*DIRECTIVE*: Find the line that contains "From the photographic". Repeat that line and all lines following it, exactly, through the end of the listing below.

**** EXTRACTED RECORDS

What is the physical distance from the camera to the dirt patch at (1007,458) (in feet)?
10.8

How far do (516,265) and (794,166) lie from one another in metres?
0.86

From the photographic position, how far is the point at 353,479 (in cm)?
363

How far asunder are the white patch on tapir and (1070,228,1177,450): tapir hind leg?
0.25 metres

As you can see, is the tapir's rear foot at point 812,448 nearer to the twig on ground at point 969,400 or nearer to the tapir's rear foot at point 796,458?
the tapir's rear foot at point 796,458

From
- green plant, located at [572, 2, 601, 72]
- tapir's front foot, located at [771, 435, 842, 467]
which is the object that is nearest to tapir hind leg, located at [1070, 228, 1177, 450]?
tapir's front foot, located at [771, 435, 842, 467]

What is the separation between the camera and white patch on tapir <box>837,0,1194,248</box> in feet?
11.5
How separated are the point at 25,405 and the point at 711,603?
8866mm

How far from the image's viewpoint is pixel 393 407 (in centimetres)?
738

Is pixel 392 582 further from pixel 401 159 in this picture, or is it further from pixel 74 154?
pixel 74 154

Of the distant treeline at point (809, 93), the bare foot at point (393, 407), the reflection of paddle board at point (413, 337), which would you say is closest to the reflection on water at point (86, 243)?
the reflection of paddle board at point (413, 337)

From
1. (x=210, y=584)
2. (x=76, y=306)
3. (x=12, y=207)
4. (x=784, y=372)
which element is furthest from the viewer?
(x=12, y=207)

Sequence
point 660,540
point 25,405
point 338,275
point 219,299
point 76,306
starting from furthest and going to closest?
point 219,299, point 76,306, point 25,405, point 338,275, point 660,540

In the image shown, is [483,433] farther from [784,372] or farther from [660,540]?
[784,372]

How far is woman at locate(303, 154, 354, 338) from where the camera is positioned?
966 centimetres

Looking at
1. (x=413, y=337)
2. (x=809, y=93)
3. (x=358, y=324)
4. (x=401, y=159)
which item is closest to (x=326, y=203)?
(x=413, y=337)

********

*FINISHED EXERCISE*:
From the photographic position, how far is the point at 353,479 (in cm)?
363

How far asunder are the white patch on tapir and (1070,228,1177,450): tapir hind leg?
0.25 metres

As you can see, is the tapir's rear foot at point 812,448 nearer to the twig on ground at point 969,400 or nearer to the tapir's rear foot at point 796,458?
the tapir's rear foot at point 796,458

From
- green plant, located at [572, 2, 601, 72]
- tapir's front foot, located at [771, 435, 842, 467]
which is the object that is nearest to tapir hind leg, located at [1070, 228, 1177, 450]?
tapir's front foot, located at [771, 435, 842, 467]

What is the separation between the camera and white patch on tapir <box>837,0,1194,248</box> in feet?
11.5
How separated are the point at 25,405 and the point at 711,603?
8866mm

How far from the image's viewpoint is pixel 393 407 (in centimetres)?
738

Is pixel 392 582 further from pixel 401 159 in this picture, or is it further from pixel 74 154?
pixel 74 154

Of the distant treeline at point (809, 93), the bare foot at point (393, 407), the reflection of paddle board at point (413, 337), which would you say is closest to the reflection on water at point (86, 243)?
the reflection of paddle board at point (413, 337)

From
1. (x=210, y=584)
2. (x=76, y=306)
3. (x=12, y=207)
4. (x=784, y=372)
which element is furthest from the viewer?
(x=12, y=207)

Sequence
point 660,540
point 25,405
point 338,275
point 219,299
point 76,306
starting from furthest and going to closest?
point 219,299, point 76,306, point 25,405, point 338,275, point 660,540

In the image shown, is [483,433] farther from [784,372] or farther from [660,540]?
[784,372]

How far is woman at locate(303, 154, 354, 338) from where the camera is positioned?
966 centimetres

Looking at
1. (x=413, y=337)
2. (x=809, y=93)
3. (x=358, y=324)
4. (x=401, y=159)
which item is closest to (x=326, y=203)?
(x=413, y=337)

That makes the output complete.